|Kumagai T, Koyama Y, Oda K, Noda M, Matoba Y, Sugiyama M
|Molecular cloning and heterologous expression of a biosynthetic gene cluster for the antitubercular agent D-cycloserine produced by Streptomyces lavendulae
|Antimicrob Agents Chemother
|In the present study, we successfully cloned a 21-kb DNA fragment containing a d-cycloserine (DCS) biosynthetic gene cluster from a DCS-producing Streptomyces lavendulae strain, ATCC 11924. The putative gene cluster consists of 10 open reading frames (ORFs), designated dcsA to dcsJ. This cluster includes two ORFs encoding D-alanyl-D-alanine ligase (dcsI) and a putative membrane protein (dcsJ) as the self-resistance determinants of the producer organism, indicated by our previous work. When the 10 ORFs were introduced into DCS-nonproducing Streptomyces lividans 66 as a heterologous host cell, the transformant acquired DCS productivity.
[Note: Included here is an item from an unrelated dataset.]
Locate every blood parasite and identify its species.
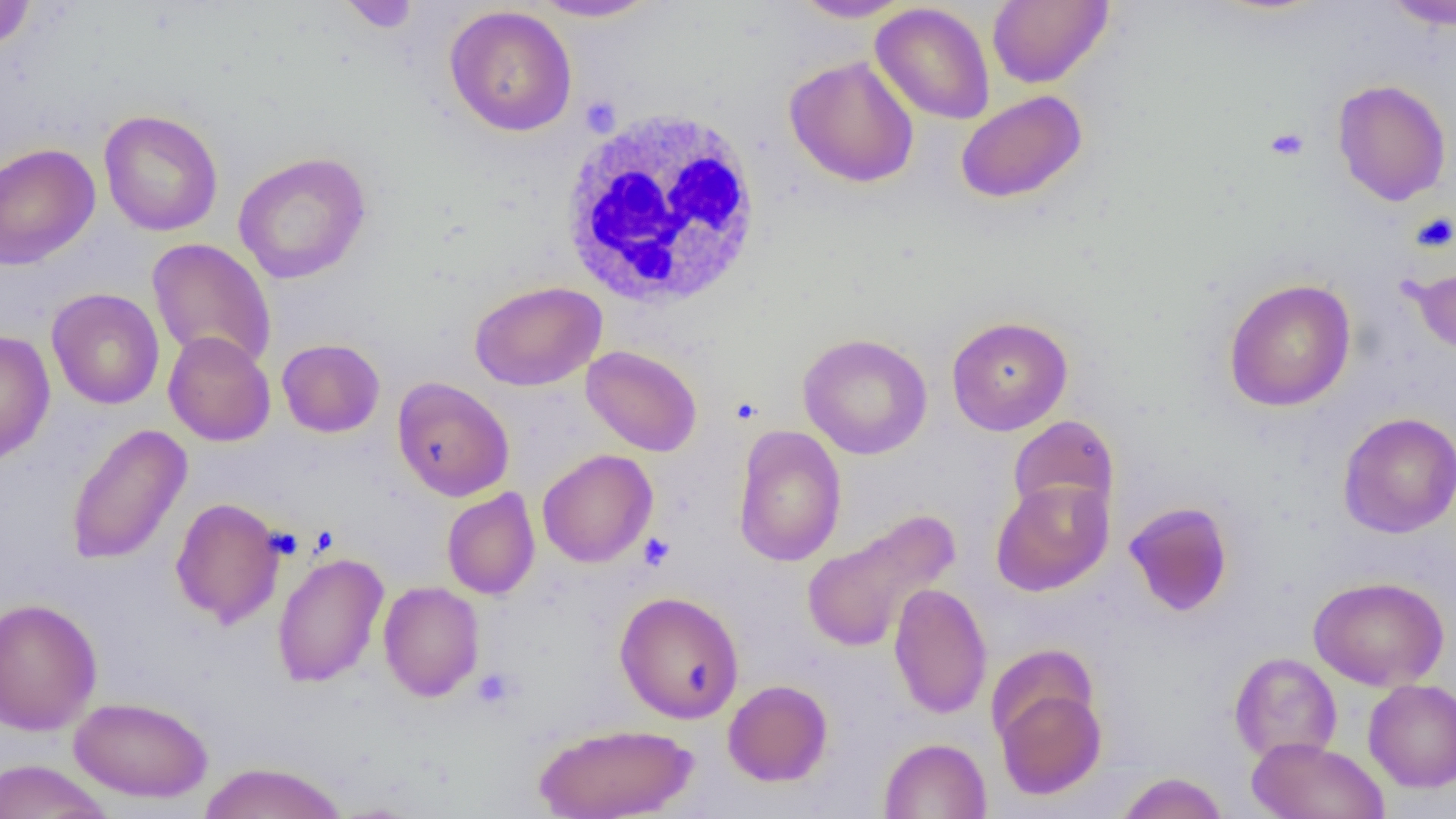
No blood parasites observed.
This reveals that the introduced genes are responsible for the biosynthesis of DCS. As anticipated, the disruption of dcsG, seen in the DCS biosynthetic gene cluster, made it possible for the strain ATCC 11924 to lose its DCS production. We here propose the DCS biosynthetic pathway. First, L-serine is O acetylated by a dcsE-encoded enzyme homologous to homoserine O-acetyltransferase. Second, O-acetyl-L-serine accepts hydroxyurea via an O-acetylserine sulfhydrylase homolog (dcsD product) and forms O-ureido-L-serine. The hydroxyurea must be supplied by the catalysis of a dcsB-encoded arginase homolog using the L-arginine derivative, N(G)-hydroxy-L-arginine. The resulting O-ureido-L-serine is then racemized to O-ureido-D-serine by a homolog of diaminopimelate epimerase. Finally, O-ureido-D-serine is cyclized to form DCS with the release of ammonia and carbon dioxide. The cyclization must be done by the dcsG or dcsH product, which belongs to the ATP-grasp fold family of protein.